The porter looks into Jacob's sad eyes. The cat still has all his muscle. His groomed coat shows no sign of wear or infection. The lad pours the last of the bottle into the trough. His shaking hands let every drop fall out.
“You've got to help me,” says Jacob pitifully, his pride stinging him. “I'm gonna need more than that. This calls... for some serious... sugar.”
“I can only give you one bottle,” says the boy.
“Have you ever had a cat die on you?”
The boy slouches slightly. His eyes narrow, like he's concentrating.

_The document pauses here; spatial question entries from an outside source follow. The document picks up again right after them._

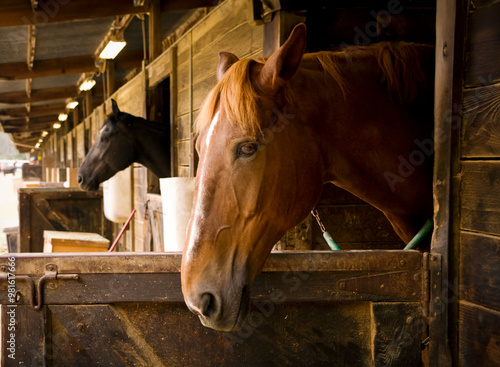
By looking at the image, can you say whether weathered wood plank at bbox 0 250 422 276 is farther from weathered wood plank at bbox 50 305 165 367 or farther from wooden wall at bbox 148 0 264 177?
wooden wall at bbox 148 0 264 177

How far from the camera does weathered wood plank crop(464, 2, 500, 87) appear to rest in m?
1.15

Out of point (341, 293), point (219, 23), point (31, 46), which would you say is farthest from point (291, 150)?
point (31, 46)

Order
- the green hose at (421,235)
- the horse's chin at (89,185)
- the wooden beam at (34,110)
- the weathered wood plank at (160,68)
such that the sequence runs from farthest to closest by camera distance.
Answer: the wooden beam at (34,110) < the horse's chin at (89,185) < the weathered wood plank at (160,68) < the green hose at (421,235)

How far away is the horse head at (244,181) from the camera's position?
111cm

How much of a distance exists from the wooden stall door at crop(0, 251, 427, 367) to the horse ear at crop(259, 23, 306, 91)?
20.1 inches

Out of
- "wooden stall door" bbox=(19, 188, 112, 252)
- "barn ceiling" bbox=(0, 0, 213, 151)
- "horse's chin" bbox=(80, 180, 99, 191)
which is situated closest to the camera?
"barn ceiling" bbox=(0, 0, 213, 151)

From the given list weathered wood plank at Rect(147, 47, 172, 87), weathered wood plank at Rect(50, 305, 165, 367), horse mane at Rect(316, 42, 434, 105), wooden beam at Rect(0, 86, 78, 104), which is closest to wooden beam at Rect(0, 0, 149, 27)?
weathered wood plank at Rect(147, 47, 172, 87)

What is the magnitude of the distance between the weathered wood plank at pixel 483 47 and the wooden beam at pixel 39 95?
1030 centimetres

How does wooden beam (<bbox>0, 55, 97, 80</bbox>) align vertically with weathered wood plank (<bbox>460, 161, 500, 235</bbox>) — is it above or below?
above

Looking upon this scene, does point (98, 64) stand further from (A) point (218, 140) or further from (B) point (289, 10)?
(A) point (218, 140)

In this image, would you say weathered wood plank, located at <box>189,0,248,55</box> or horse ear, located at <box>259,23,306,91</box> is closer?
horse ear, located at <box>259,23,306,91</box>

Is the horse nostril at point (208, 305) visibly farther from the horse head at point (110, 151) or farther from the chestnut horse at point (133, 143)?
the horse head at point (110, 151)

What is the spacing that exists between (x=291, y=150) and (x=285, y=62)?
257 mm

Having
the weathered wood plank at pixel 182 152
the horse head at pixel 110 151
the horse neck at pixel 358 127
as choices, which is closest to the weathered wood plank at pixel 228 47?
the weathered wood plank at pixel 182 152
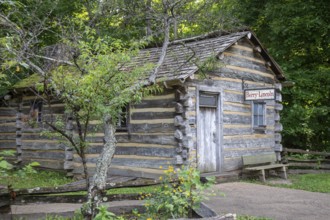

“Happened to me once,” says Jacob. “Before you joined us. Horrible feeling. They just didn't listen to her. She needed sugar for type 2 diabetes, but they didn't believe the cat family were prone to it. She was a wonderful woman.”
The boy has backed to the door, facing the sprawling, giant feline.
Jacob moves his head for eye-contact. “You wouldn't want that kind of guilt on your shoulders, boy. Not at your age. I can administer it myself. Just haul it all in here. I'll take full responsibility.”
The boy looks over his shoulder through the enclosure's window. The pallet of drinks is on a pump-truck. It's narrow enough for him to wheel it straight in through the enclosure's entrance. He does so nervously, banging the pallet's edges on the corners of the door.
“God bless you,” whimpers Jacob.
The boy, damp with sweat, leaves and locks the door with a sigh.
Jacob lies listening to the boy's footsteps echoing down the corridor, followed by the cold, metal slam of the enclosure's door.
That's when he leaps to his feet. He blows the dust off his computer and fires it up. Behind the rocks and branches in his cell, he pulls out a makeshift laboratory of sorts- tubes, beakers, a Bunsen burner and gas supply- all mail-ordered black-market packages the zoo never thought to check on. He assembles the work station. He sparks the Bunsen. He mixes solutions and breaks down compounds. He develops formulas and reforms elements to new compounds. He evaporates, distils, and purifies until- from the litres of energy drinks and flu remedies- only a dribble remains. It looks like a shot of vodka. This liquid has a much bigger kick, however, than any other spirit you'd find in a bar- even a Russian one.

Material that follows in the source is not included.